Une superproduction pour offrir une meilleure image de l'islam 

Outre sa sortie dans 143 salles en Iran, ce film de deux heures sera projeté jeudi en ouverture du festival du film de Montréal. Le réalisateur espère qu'il y suscitera l'intérêt de distributeurs européens. Pour Majid Majidi, ancien acteur de 56 ans qui a réalisé une bonne dizaine de films dont plusieurs primés à l'étranger ("Le secret de Baran", "Les enfants du ciel"...), le choix du sujet était évident.

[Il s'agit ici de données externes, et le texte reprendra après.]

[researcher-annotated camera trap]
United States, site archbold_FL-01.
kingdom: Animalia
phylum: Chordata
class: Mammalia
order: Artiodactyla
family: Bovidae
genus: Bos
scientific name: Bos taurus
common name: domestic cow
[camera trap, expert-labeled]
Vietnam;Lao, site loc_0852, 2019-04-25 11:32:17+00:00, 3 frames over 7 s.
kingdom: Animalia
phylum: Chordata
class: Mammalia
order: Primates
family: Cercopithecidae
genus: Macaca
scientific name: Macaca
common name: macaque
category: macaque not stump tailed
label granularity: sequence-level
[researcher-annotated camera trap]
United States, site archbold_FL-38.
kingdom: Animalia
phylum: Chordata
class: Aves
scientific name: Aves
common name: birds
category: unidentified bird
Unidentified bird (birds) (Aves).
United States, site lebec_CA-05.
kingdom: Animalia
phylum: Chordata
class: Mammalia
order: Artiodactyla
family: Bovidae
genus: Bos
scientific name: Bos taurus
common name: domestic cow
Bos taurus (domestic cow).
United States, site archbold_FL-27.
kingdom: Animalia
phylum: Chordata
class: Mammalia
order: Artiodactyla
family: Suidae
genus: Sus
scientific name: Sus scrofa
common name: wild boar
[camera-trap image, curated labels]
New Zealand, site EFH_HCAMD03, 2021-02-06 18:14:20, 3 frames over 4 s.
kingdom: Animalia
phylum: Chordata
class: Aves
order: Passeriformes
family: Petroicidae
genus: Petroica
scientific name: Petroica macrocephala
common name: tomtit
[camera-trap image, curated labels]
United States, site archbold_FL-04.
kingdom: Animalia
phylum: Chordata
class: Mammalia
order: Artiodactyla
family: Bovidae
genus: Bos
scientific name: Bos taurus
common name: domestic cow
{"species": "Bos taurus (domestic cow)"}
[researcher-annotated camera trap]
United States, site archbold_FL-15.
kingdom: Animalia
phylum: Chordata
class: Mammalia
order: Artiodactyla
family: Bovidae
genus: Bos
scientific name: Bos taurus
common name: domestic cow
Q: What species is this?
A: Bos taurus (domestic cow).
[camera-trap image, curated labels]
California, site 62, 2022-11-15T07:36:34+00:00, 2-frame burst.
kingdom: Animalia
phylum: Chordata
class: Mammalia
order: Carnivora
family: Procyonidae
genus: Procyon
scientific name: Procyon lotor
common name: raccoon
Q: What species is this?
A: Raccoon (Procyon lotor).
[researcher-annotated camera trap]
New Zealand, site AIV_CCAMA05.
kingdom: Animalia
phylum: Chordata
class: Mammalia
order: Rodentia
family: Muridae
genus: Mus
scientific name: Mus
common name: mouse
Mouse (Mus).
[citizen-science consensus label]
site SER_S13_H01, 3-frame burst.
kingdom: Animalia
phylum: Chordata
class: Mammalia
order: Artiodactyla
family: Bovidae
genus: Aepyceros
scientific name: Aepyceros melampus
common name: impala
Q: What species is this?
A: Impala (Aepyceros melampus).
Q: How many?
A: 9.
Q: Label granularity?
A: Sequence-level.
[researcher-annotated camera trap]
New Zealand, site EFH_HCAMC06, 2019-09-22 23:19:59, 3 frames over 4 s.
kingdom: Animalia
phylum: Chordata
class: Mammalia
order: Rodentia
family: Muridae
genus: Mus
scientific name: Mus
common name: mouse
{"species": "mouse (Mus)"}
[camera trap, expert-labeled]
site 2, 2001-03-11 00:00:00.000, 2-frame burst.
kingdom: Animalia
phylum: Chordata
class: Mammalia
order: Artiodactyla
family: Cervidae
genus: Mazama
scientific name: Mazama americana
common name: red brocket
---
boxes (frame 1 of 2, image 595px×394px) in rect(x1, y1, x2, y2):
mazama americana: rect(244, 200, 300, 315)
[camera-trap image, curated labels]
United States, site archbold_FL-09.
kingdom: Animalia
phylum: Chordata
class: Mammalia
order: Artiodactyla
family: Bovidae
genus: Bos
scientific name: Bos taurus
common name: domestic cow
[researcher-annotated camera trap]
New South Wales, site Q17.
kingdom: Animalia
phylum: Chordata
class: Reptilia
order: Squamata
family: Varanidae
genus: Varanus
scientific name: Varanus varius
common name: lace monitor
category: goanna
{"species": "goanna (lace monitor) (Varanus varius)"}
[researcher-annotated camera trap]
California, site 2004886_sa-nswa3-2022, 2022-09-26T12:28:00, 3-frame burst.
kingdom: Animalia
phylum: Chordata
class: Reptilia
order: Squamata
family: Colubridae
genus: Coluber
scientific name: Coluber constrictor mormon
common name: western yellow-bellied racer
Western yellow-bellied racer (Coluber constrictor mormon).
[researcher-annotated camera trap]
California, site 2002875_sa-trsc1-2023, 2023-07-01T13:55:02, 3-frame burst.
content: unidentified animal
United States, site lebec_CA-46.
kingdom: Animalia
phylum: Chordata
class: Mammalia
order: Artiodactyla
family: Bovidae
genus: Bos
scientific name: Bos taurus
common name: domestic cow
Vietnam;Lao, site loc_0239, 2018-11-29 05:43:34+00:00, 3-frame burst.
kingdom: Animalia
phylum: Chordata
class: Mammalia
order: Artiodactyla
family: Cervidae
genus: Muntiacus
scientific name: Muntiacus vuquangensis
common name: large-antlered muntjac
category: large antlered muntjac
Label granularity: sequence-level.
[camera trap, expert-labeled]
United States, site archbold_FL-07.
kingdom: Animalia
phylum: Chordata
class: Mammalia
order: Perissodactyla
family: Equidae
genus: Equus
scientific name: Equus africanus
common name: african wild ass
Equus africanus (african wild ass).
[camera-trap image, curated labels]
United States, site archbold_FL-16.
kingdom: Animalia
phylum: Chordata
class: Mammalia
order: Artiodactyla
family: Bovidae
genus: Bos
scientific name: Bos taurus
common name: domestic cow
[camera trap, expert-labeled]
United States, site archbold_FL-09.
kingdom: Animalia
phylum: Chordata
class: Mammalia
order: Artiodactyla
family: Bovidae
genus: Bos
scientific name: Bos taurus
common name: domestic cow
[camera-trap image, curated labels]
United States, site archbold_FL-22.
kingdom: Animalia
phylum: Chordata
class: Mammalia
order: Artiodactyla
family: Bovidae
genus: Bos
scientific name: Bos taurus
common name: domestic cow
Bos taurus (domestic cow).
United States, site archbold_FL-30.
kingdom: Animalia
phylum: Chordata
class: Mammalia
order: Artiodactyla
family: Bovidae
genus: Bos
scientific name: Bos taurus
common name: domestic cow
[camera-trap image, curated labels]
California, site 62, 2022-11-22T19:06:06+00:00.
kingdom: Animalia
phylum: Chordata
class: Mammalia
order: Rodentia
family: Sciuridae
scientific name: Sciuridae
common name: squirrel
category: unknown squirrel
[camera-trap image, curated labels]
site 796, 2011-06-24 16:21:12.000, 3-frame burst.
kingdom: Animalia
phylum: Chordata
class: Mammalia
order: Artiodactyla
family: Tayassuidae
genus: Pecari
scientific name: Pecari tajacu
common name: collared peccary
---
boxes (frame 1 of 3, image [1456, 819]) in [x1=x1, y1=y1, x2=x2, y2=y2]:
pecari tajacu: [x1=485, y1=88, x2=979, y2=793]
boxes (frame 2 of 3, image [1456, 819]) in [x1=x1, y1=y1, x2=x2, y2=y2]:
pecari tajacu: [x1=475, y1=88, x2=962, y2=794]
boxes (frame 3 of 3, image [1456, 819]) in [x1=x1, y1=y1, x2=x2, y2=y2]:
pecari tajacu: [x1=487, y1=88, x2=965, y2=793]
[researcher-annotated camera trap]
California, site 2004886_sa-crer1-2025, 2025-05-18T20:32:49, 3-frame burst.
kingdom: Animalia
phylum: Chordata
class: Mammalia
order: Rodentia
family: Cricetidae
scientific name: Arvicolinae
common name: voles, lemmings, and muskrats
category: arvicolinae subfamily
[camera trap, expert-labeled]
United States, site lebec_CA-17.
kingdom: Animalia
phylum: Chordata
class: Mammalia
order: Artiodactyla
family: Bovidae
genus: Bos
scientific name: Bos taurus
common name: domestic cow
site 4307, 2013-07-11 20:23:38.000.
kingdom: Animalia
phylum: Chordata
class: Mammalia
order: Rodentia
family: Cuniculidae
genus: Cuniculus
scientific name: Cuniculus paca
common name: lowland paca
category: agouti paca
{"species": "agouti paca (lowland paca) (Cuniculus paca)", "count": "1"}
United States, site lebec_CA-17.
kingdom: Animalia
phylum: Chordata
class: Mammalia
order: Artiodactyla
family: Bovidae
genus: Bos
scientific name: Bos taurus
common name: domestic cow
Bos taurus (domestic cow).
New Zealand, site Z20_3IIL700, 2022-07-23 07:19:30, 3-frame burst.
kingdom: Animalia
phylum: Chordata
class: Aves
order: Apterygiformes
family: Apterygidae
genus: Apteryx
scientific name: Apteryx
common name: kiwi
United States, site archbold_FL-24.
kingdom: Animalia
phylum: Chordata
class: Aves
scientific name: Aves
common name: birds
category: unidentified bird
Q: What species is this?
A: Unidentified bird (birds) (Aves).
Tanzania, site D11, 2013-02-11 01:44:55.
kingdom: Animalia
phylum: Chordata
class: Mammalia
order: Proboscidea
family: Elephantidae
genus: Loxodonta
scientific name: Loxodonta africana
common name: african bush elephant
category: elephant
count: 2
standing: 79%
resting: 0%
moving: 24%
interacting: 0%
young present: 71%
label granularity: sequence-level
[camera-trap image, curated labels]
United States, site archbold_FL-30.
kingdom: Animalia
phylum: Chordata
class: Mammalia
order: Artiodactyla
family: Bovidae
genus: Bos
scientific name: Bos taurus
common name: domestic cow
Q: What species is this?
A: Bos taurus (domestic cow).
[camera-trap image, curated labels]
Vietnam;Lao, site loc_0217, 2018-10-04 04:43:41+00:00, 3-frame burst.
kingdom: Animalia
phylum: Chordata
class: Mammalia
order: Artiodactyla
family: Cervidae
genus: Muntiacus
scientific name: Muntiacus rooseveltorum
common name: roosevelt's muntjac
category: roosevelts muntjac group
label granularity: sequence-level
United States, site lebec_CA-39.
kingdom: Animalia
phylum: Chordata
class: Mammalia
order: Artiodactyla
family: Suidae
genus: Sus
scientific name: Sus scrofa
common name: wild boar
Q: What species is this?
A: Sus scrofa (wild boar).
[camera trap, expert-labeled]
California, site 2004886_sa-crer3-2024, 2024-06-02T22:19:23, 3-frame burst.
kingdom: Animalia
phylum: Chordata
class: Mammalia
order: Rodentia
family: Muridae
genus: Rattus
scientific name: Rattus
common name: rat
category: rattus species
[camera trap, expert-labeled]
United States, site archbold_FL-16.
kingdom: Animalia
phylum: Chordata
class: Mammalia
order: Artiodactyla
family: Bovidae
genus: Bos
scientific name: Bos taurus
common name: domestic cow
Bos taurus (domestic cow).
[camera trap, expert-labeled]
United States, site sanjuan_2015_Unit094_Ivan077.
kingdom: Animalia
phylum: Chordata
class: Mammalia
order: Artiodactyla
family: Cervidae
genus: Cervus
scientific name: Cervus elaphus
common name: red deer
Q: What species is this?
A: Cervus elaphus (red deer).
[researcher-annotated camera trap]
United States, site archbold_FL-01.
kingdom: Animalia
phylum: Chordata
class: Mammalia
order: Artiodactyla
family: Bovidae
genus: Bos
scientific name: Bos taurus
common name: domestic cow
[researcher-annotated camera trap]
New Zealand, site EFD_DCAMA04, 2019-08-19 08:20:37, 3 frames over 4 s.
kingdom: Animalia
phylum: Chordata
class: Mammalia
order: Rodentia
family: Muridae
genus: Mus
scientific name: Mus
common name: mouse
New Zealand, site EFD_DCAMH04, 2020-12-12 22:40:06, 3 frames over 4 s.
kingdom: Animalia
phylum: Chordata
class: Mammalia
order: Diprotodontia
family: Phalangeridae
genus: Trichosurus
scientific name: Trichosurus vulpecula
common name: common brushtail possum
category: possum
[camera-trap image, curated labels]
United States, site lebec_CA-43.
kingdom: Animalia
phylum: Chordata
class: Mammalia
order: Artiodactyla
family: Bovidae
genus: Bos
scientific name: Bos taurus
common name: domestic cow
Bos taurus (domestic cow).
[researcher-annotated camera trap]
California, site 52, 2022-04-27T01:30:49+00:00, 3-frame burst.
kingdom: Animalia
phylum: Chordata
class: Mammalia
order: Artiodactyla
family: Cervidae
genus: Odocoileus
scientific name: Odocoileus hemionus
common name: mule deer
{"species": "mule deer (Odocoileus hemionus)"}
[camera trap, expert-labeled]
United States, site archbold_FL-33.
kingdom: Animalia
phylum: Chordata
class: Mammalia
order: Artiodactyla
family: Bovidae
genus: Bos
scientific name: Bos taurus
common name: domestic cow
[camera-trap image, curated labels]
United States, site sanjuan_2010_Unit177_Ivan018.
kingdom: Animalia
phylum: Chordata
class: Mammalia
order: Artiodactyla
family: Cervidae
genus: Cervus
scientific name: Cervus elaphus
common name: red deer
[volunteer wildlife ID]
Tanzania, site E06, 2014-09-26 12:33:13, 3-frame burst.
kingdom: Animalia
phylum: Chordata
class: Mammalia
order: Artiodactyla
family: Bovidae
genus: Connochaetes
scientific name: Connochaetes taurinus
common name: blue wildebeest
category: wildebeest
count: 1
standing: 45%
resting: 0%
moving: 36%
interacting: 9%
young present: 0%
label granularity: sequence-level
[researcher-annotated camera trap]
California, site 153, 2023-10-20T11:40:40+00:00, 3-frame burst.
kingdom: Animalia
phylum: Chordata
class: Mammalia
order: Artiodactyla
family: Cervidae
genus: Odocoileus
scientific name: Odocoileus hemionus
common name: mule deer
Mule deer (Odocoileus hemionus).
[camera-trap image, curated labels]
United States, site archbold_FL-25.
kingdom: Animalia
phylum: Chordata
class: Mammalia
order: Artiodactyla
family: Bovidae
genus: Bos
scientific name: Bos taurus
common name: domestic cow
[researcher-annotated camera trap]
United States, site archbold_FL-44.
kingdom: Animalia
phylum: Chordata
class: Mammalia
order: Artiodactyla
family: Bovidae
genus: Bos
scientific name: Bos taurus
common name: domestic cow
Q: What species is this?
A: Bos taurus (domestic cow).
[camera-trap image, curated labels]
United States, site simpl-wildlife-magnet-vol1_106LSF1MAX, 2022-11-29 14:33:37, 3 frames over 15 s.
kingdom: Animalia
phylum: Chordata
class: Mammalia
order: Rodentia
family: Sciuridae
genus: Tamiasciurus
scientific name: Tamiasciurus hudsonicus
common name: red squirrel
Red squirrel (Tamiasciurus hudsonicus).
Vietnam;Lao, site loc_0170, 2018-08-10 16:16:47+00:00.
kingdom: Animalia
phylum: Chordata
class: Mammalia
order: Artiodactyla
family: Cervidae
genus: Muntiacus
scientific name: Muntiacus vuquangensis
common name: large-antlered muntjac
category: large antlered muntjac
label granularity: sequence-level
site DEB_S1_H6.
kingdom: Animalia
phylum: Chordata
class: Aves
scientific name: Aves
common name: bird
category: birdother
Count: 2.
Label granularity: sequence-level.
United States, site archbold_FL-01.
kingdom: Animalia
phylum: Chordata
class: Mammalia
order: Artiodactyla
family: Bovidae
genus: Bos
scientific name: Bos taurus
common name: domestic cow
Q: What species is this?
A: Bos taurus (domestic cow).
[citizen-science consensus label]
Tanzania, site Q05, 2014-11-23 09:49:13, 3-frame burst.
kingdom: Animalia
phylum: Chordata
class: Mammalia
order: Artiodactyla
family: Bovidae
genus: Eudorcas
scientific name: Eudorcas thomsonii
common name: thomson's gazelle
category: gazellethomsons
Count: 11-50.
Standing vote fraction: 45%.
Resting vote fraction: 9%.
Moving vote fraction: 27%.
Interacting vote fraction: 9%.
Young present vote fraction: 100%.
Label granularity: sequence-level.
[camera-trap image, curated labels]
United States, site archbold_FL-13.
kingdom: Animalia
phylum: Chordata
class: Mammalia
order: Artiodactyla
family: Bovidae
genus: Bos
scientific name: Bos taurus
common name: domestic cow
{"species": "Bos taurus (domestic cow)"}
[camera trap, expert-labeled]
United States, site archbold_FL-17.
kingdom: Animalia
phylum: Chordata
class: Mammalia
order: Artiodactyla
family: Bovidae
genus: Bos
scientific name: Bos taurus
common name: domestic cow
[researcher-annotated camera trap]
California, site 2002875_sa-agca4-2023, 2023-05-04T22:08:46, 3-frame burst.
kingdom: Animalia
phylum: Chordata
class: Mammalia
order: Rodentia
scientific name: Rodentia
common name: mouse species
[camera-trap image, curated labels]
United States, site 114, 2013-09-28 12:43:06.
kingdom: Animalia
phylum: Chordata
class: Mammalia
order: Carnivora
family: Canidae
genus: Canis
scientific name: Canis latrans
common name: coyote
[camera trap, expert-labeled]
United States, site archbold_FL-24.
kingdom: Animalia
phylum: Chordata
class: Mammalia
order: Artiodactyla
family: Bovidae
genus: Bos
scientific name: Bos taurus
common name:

"Ces dernières années, une mauvaise lecture de l'islam dans le monde occidental en a donné une image violente qui n'a strictement aucune relation avec sa vraie nature", affirme-t-il. A ses yeux, cette "mauvaise lecture" vient "de groupes terroristes" comme "l'Etat islamique qui n'ont pas de lien avec l'islam dont ils ont volé le nom" et qui veulent en projeter "une image terrifiante dans le monde".
Majid Majidi en 2001

Majid Majidi en 2001

© Hashem Attar / Kobal / The Picture Desk

"En tant qu'artiste musulman (...) mon objectif était de créer une vision (de l'islam) qui change de celle qu'a l'Occident" et qui se résume souvent à un "terrorisme islamique attaché à la violence", affirme le cinéaste. Or, selon lui, "l'islam c'est la concertation, la bonté et la paix". "Dans ce film, nous avons rendu hommage à d'autres religions, y compris le  christianisme et le judaïsme", ajoute-t-il.

La silhouette, mais pas le visage

Interrogé sur la polémique et les violences que pourrait provoquer son long-métrage dans le monde musulman qui proscrit toute représentation du prophète, Majid Majidi se veut confiant. "Des pays comme l'Arabie saoudite auront des problèmes avec ce film mais beaucoup d'autres pays musulmans l'ont réclamé", affirme-t-il. Au début de l'année, le grand imam de l'université Al-Azhar du Caire, Ahmed  al-Tayeb, une des plus hautes autorités de l'islam sunnite, avait rappelé son opposition à toute représentation du prophète, affirmant que cela équivalait "à rabaisser son statut spirituel".

"Mahomet" ne dépeint pas le prophète lui-même mais le monde tyrannique qui l'entoure tel qu'il le voit à travers ses yeux d'enfant, de sa naissance à l'âge de 13 ans, insiste le cinéaste. Par un jeu d'effets spéciaux, son visage n'apparaît jamais, "mais on voit sa silhouette et son profil". "Cela peut être dénoncé par les plus radicaux", reconnaît le réalisateur.

Une trilogie

Il pense que son film doit "unir" et non diviser les musulmans sunnites et chiites qui se déchirent pourtant dans plusieurs pays de la région, de l'Irak au Yémen en passant par la Syrie. "Il n'y avait pas de querelle à cette période" entre les deux grands courants à l'époque de Mohammet, précise-t-il. Le film a été montré avant sa sortie à des leaders religieux chiites et sunnites en Iran et en Turquie qui l'ont jugé "positivement", affirme Majid Majidi.

Il souhaite que "Mahomet" soit le premier d'une trilogie, car "on ne peut pas changer la mauvaise image de l'islam avec un seul film". Mais les autres productions ne seront pas "nécessairement réalisées par moi-même", affirme-t-il, invitant "tous les cinéastes musulmans" à suivre la voie. 


Un précédent film sur le prophète Mahomet, "Le Message", avait été réalisé en 1976 par le cinéaste américain d'origine syrienne Moustafa Akkad. Il comportait deux versions, anglaise et arabe, avec des acteurs différents, Anthony Quinn et Irène Papas étant les stars de celle en anglais. A l'époque, "Le Message" avait suscité la polémique et plusieurs salles où il était projeté avaient reçu des menaces de musulmans radicaux le jugeant blasphématoire.

La sortie du film reportée en Iran

La sortie du film, prévue le 26 août en Iran, a été décalée d'au moins une journée, pour des "raisons techniques". C'est ce qu'a annoncé le producteur et distributeur du film Mohammad Reza Saberi, précisant que le report était dû "à l'incompatibilité du son du film avec les systèmes de sonorisation" de plusieurs salles de cinéma.